━━━ ENTRIES ━━━

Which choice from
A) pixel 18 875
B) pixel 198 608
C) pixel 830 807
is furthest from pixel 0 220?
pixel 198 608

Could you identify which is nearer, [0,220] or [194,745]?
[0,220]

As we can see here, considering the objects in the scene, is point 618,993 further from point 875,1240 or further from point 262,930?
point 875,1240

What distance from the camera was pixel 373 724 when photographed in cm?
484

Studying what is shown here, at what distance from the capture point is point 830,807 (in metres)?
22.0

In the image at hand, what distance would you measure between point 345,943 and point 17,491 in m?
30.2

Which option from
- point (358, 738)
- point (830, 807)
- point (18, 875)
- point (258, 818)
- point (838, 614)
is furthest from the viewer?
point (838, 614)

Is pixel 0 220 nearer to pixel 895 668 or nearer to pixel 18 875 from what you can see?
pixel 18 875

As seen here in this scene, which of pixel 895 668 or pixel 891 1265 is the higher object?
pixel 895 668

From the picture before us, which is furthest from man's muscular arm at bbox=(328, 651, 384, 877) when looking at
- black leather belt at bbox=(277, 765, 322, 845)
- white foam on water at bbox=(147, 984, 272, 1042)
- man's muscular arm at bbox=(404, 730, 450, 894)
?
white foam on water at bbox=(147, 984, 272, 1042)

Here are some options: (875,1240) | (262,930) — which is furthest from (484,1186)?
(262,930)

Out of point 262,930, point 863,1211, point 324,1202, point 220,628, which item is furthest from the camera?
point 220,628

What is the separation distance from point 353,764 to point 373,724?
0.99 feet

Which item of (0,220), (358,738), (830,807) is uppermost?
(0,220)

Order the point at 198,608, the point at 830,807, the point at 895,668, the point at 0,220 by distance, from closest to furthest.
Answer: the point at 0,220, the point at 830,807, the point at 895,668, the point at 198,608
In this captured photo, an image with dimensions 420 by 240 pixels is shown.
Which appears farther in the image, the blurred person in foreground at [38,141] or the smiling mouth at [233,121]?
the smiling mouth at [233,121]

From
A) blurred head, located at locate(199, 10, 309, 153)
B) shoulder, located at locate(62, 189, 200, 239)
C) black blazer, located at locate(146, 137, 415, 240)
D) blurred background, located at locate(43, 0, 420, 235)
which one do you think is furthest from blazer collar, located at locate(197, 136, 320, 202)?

━━━

_TASK STATEMENT_. Reproduce the material above word for word, starting at the line that contains "Studying what is" and ending after the line that contains "Answer: the point".

_THE OUTPUT_.
Studying what is shown here, at what distance from the capture point is point 830,807 (in metres)?
22.0

In the image at hand, what distance would you measure between point 345,943 and point 17,491 in m?
30.2

Which option from
- point (358, 738)
- point (830, 807)
- point (18, 875)
- point (258, 818)
- point (838, 614)
is furthest from the viewer?
point (838, 614)

Is pixel 0 220 nearer to pixel 895 668 or nearer to pixel 18 875 from what you can see?
pixel 18 875

As seen here in this scene, which of pixel 895 668 or pixel 891 1265 is the higher object?
pixel 895 668

From the picture before us, which is furthest from man's muscular arm at bbox=(328, 651, 384, 877) when looking at
- black leather belt at bbox=(277, 765, 322, 845)
- white foam on water at bbox=(147, 984, 272, 1042)
- man's muscular arm at bbox=(404, 730, 450, 894)
?
white foam on water at bbox=(147, 984, 272, 1042)

Here are some options: (875,1240) | (262,930) — which is furthest from (484,1186)?
(262,930)

Out of point 262,930, point 863,1211, point 324,1202, point 220,628, which item is furthest from the camera?
point 220,628

What is the separation distance from point 353,764 to point 373,724?
0.99 feet

Which item of (0,220), (358,738), (830,807) is uppermost?
(0,220)

Order the point at 198,608, the point at 830,807, the point at 895,668, the point at 0,220 by distance, from closest to furthest.
Answer: the point at 0,220, the point at 830,807, the point at 895,668, the point at 198,608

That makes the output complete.